__INPUT RECORDS__:
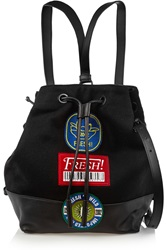 Opening Ceremony Izzy Wool Felt And Leather Backpack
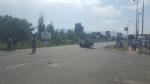 RIVALTA - Auto ribaltata in via Giaveno: traffico in tilt a Gerbole - immagine 2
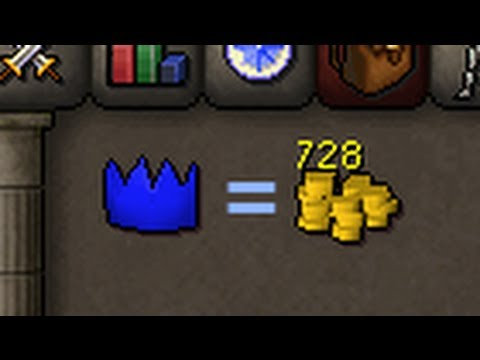 Party hats will be worthless - confirmed by a J-mod (2007)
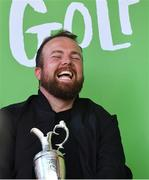 23 July 2019; The 2019 Open Champion Shane Lowry with the Claret Jug at his homecoming event in Clara in Offaly. Photo by Piaras Ó Mídheach/Sportsfile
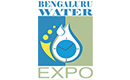 Bengaluru Water Expo 2019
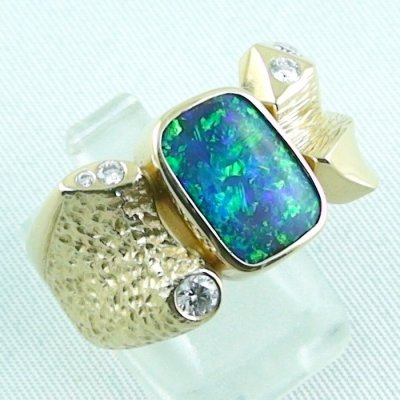 22.65 gr. opalring, 18k / 750 goldring with boulder opal 5.52 ct, pic6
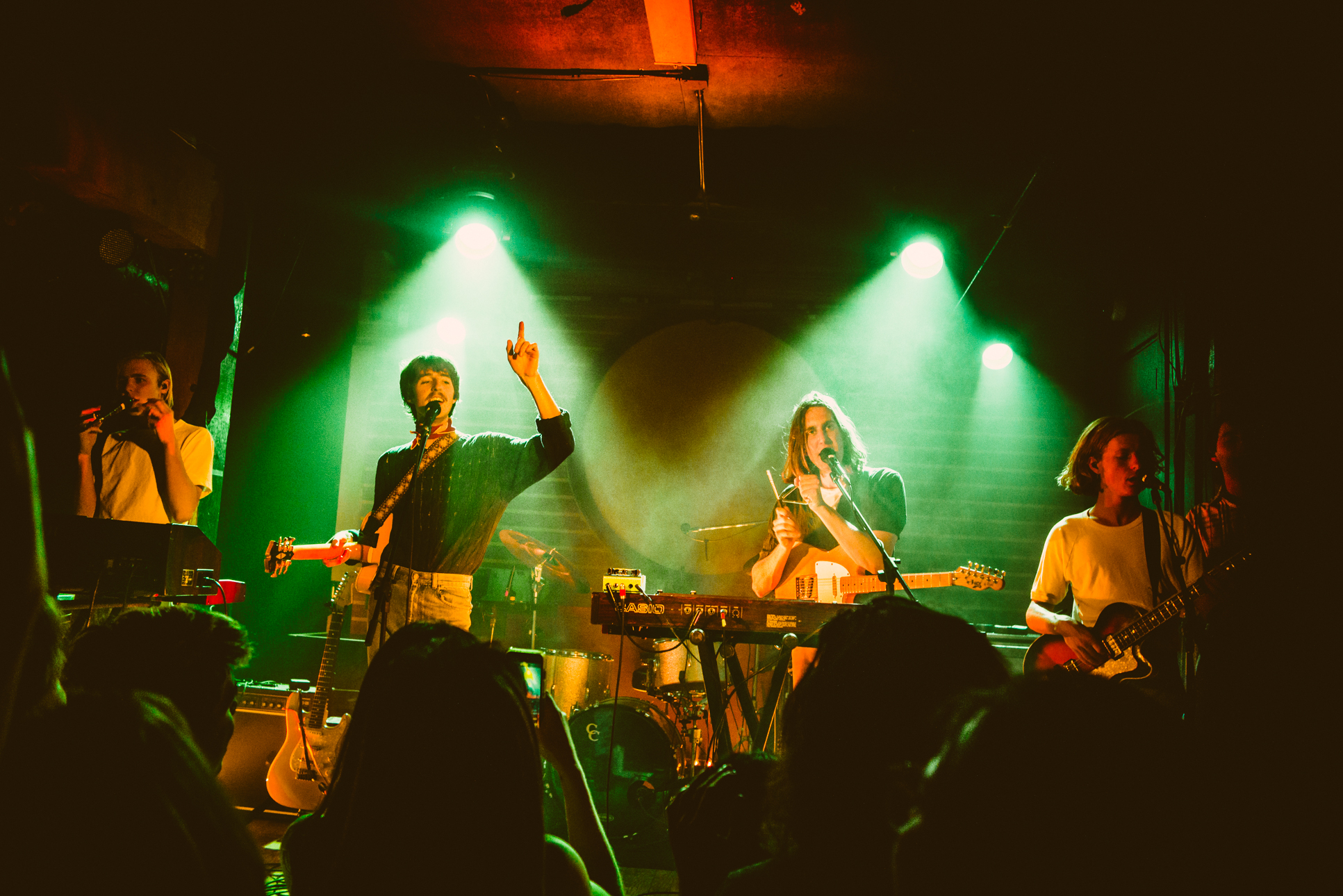 Parcels-FortuneSoundClub-Vancouver-March5th_ALICE HADDEN_DSC_1664.jpg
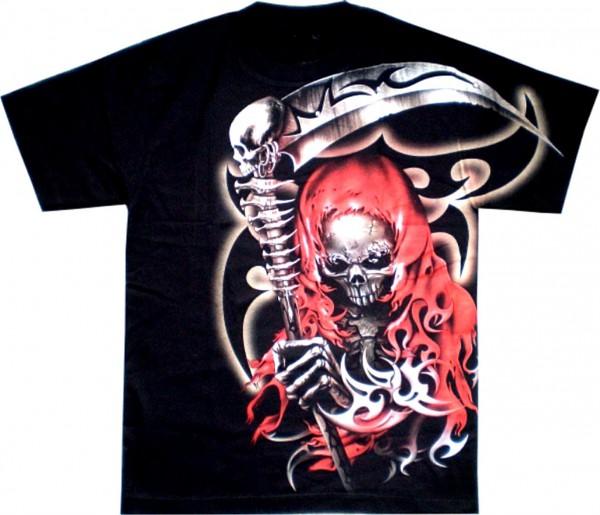 T-Shirt - Skull - Glow in the dark mit Nieten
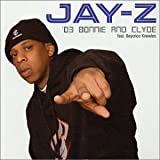 Bonnie And Clyde - Jay-Z n Beyonce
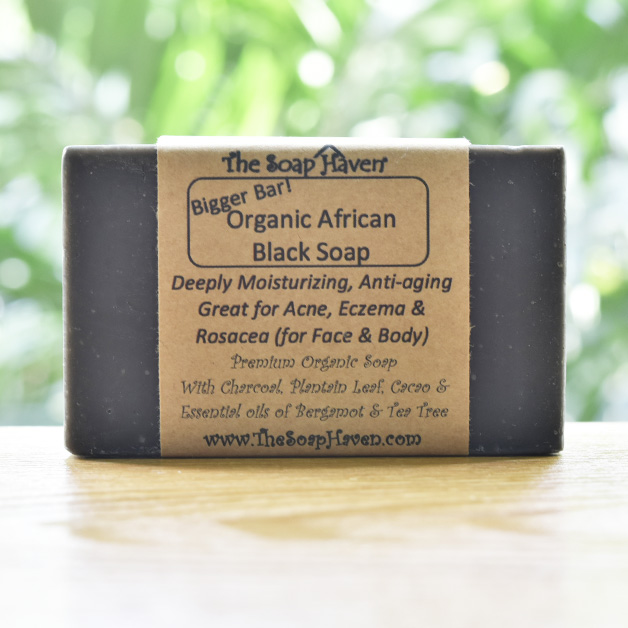 The Soap Haven Organic African Black Soap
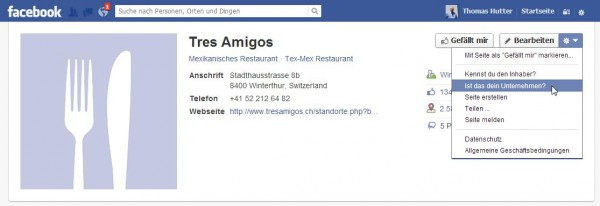 Facebook Ort beanspruchen (claiming)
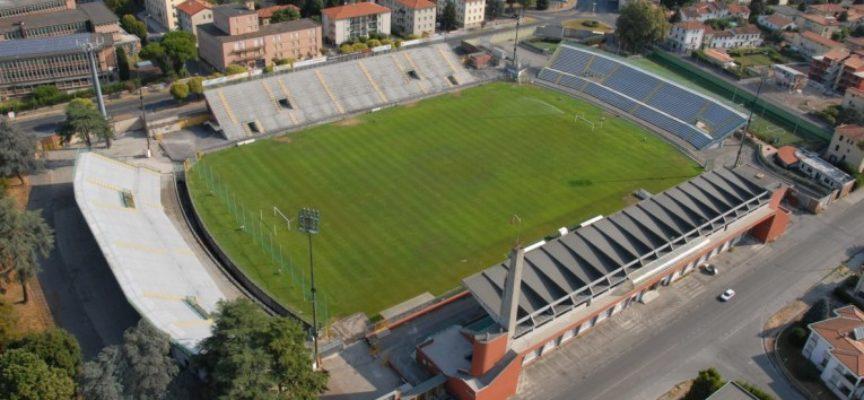 PREVENDITA  biglietti per Lucchese-Santarcangelo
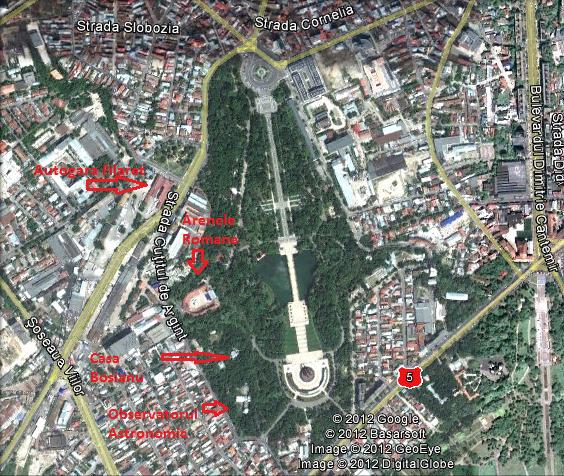 parcul Carol vedere din satelit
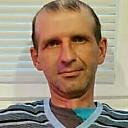 Никола, 43 года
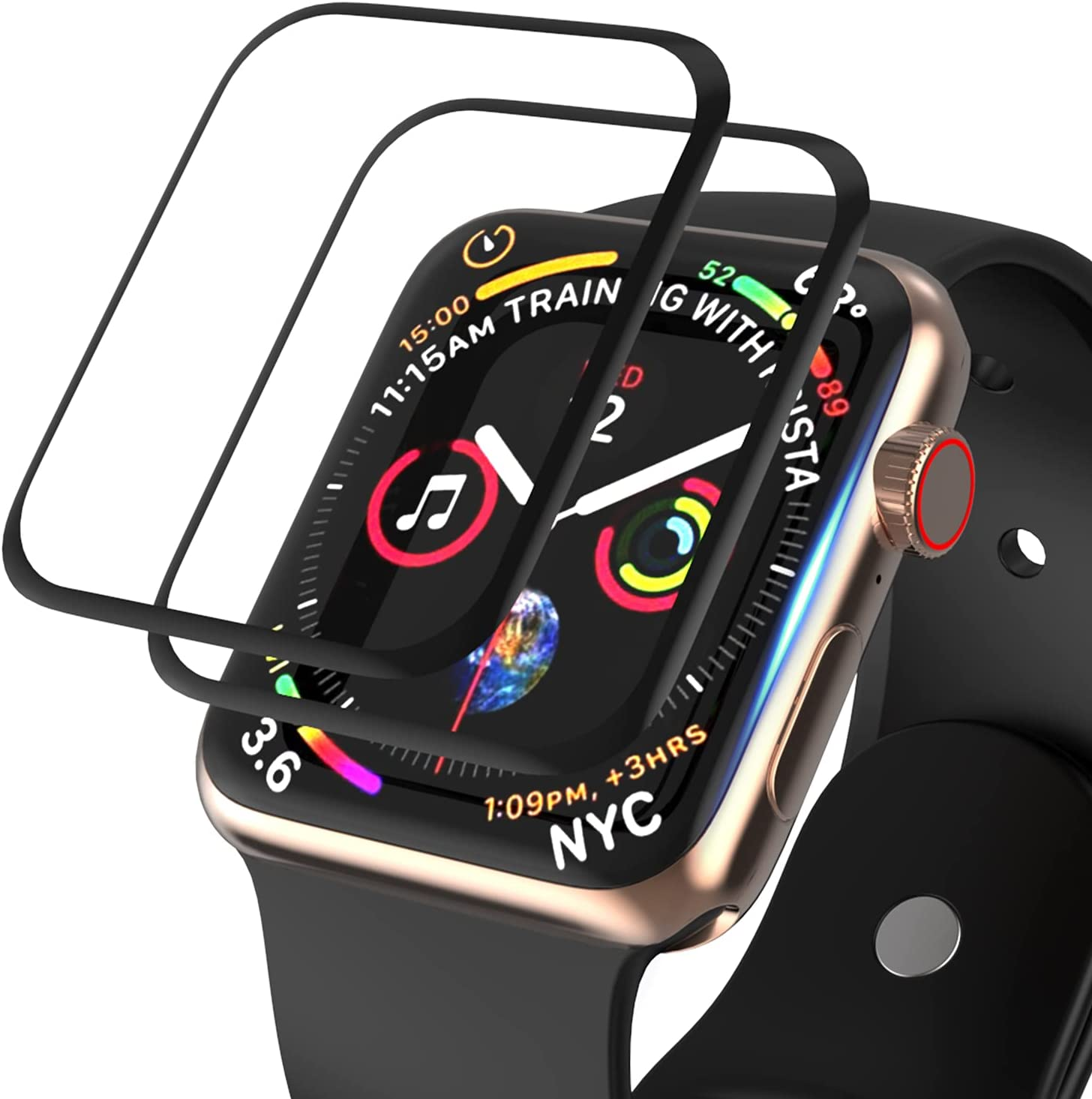 [2 Pack] Tempered Glass Screen Protector Compatible for Apple Watch 44mm SE Series 6 Series 5 Series 4, FIFCHALL 3D Curved Edge [Full Coverage] HD Clear Screen Film for iWatch Accessories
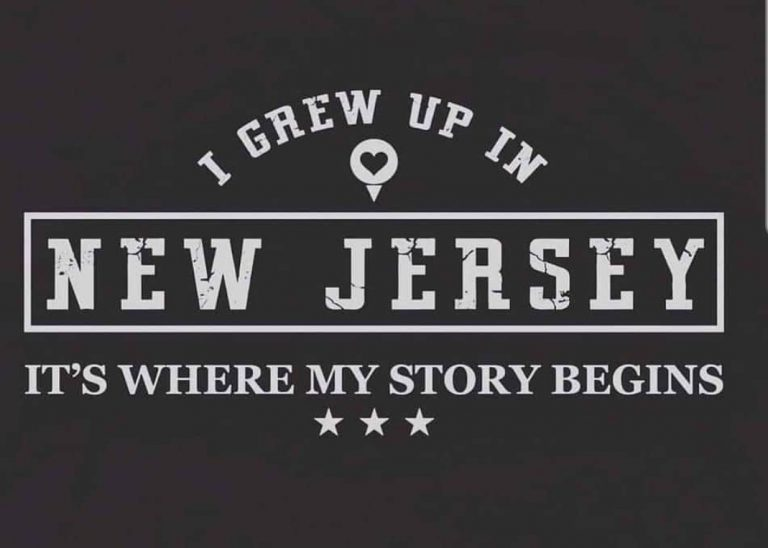 I Grew Up in New jersey
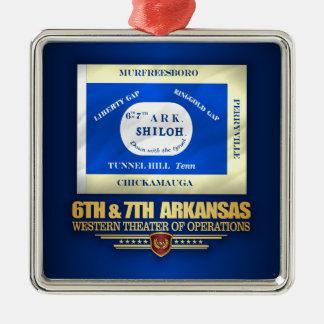Ornamento De Metal 6a & 7a infantaria de Arkansas (consolidada)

__YOUR ASSIGNMENT__: Omit the pictures and write out the lines above from the one with "The Soap Haven Organic African Black Soap" through the last, unchanged.

__RESPONSE TO THIS EXERCISE__:
 The Soap Haven Organic African Black Soap
 Facebook Ort beanspruchen (claiming)
 PREVENDITA  biglietti per Lucchese-Santarcangelo
 parcul Carol vedere din satelit
 Никола, 43 года
 [2 Pack] Tempered Glass Screen Protector Compatible for Apple Watch 44mm SE Series 6 Series 5 Series 4, FIFCHALL 3D Curved Edge [Full Coverage] HD Clear Screen Film for iWatch Accessories
 I Grew Up in New jersey
Ornamento De Metal 6a & 7a infantaria de Arkansas (consolidada)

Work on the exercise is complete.